▶ Extrait:
Plus de temples, plus de pasteurs, plus de Bibles. La plus sainte des libertés était supprimée.

Dans son Histoire de l'Édit de Nantes, Elie Benoit, contemporain des événements que nous racontons, écrit : « Les cavaliers attachaient des croix à la bouche de leurs mousquetons pour les faire baiser par force, et quand on leur résistait, ils poussaient ces croix contre le visage et dans l'estomac de ces malheureux. Ils n'épargnaient pas plus les enfants que les personnes avancées en âge et, sans compassion de leur faiblesse et de leurs infirmités, ils les frappaient de coups de bâtons, ou de plat d'épée, ou de la crosse de leurs mousquetons ; ce qu'ils faisaient avec tant de violence que quelques-uns en demeurèrent estropiés. Ces scélérats affectaient de faire des cruautés aux femmes. Ils les battaient à coups de fouet ; ils leur donnaient des coups de canne sur le visage pour les défigurer ; il les traînaient par les cheveux dans la boue et sur les pierres. Quelquefois, des soldats trouvant des laboureurs dans les chemins ou à la suite de leurs charrues, les arrachaient de là pour les mener aux églises catholiques, et les piquaient comme des boeufs de leurs propres aiguillons pour les faire marcher.

Quand ces malheureux consentaient à abjurer sous le sabre des dragons, ils en devenaient quelquefois fous, ou ils mouraient de douleur dans des accès de remords et de désespoir.

▶ Consigne donnée A: Relevez chaque ligne des entrées contenant la chaîne « shirt », en tenant compte de la casse.

[Entrées de raisonnement spatial]
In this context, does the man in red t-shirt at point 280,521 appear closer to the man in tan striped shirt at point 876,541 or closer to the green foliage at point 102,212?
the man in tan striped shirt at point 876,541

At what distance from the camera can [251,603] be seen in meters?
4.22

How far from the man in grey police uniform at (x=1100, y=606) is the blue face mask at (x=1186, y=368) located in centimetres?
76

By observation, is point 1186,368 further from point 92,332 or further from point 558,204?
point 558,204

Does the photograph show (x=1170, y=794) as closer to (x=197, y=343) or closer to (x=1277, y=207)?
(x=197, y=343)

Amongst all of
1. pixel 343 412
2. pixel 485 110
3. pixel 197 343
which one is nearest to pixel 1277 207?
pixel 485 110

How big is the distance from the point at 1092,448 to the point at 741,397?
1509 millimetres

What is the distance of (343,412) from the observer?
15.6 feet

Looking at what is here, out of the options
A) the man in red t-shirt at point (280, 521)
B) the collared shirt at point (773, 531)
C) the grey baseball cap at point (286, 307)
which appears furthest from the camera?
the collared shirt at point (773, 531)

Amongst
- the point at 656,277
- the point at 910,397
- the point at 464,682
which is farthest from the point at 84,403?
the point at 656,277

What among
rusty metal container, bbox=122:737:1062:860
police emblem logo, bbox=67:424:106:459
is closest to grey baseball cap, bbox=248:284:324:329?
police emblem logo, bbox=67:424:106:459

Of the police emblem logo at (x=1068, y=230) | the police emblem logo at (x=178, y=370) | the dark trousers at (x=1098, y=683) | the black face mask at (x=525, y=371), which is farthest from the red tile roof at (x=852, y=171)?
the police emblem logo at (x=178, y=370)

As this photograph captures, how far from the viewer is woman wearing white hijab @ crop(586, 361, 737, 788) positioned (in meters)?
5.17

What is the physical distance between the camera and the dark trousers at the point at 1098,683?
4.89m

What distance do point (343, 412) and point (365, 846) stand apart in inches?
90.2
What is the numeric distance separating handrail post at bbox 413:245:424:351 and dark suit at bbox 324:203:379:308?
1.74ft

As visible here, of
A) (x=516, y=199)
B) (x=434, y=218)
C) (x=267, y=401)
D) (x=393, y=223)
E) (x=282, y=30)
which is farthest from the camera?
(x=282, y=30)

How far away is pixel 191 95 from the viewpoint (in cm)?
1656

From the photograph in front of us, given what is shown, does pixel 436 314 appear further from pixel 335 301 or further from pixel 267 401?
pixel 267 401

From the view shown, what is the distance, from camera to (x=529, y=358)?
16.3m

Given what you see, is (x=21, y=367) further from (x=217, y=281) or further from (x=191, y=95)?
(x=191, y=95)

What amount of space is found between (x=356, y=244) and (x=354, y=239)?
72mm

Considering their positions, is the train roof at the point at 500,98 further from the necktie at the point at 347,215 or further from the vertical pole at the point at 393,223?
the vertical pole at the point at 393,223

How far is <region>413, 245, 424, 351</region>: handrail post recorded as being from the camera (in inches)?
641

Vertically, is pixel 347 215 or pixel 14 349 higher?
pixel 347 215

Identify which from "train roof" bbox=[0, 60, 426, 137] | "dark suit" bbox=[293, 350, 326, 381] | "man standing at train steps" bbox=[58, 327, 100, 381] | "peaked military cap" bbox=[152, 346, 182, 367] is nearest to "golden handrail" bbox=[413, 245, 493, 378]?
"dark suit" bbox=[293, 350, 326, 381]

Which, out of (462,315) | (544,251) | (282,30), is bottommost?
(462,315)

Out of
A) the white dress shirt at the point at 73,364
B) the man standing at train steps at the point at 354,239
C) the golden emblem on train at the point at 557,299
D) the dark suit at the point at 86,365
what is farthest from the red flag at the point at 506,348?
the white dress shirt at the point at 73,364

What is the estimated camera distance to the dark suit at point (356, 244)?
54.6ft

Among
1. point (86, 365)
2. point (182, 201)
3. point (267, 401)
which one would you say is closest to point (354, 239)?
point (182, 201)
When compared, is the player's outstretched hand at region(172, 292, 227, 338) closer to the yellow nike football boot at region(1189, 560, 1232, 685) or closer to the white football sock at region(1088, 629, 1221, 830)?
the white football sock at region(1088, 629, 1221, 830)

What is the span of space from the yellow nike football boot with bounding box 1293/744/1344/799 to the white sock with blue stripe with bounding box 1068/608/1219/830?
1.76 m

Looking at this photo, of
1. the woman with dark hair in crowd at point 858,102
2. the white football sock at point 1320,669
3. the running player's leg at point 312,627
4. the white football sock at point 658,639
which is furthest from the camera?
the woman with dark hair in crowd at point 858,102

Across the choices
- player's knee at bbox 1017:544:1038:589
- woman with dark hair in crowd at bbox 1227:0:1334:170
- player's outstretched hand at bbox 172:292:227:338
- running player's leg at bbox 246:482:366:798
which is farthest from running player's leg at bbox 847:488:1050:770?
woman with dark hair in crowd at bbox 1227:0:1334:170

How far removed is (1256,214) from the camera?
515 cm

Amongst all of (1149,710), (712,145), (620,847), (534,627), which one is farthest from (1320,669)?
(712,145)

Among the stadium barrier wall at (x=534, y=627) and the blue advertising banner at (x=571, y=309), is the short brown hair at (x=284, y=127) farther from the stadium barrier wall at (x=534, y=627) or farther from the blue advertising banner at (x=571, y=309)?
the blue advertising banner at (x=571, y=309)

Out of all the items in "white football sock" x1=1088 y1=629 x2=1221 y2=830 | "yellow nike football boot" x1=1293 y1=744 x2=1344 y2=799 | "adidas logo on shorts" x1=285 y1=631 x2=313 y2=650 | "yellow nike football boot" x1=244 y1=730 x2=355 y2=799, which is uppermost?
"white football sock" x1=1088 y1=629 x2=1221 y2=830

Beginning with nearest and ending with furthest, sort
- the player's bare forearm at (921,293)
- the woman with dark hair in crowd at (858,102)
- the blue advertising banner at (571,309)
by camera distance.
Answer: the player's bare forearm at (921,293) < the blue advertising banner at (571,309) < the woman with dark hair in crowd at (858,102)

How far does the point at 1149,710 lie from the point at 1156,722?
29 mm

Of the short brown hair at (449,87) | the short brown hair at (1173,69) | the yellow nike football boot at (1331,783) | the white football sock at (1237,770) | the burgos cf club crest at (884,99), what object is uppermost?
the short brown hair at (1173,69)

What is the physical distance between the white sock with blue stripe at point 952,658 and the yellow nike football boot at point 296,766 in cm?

▶ Consigne donnée B: Résumez sous forme de liste le paragraphe de l'extrait qui commence par « Dans son Histoire de l'Édit de Nantes », sans perdre ses faits principaux.

▶ Réponse rédigée A:
In this context, does the man in red t-shirt at point 280,521 appear closer to the man in tan striped shirt at point 876,541 or closer to the green foliage at point 102,212?
the man in tan striped shirt at point 876,541
A) the man in red t-shirt at point (280, 521)
B) the collared shirt at point (773, 531)
the collared shirt at point (773, 531)
A) the white dress shirt at the point at 73,364
the white dress shirt at the point at 73,364

▶ Réponse rédigée B:
- Elie Benoit, contemporain des événements, les rapporte dans son Histoire de l'Édit de Nantes.
- Les cavaliers fixaient des croix à la bouche de leurs mousquetons pour les faire baiser de force, et les poussaient contre le visage et dans l'estomac de ceux qui résistaient.
- Ils frappaient enfants comme personnes âgées à coups de bâton, de plat d'épée ou de crosse de mousqueton, si violemment que certains en restèrent estropiés.
- Ils s'en prenaient particulièrement aux femmes : coups de fouet, coups de canne au visage pour les défigurer, traînées par les cheveux dans la boue et sur les pierres.
- Des soldats arrachaient parfois des laboureurs aux chemins ou à leurs charrues pour les conduire aux églises catholiques, en les piquant de leurs propres aiguillons comme des bœufs.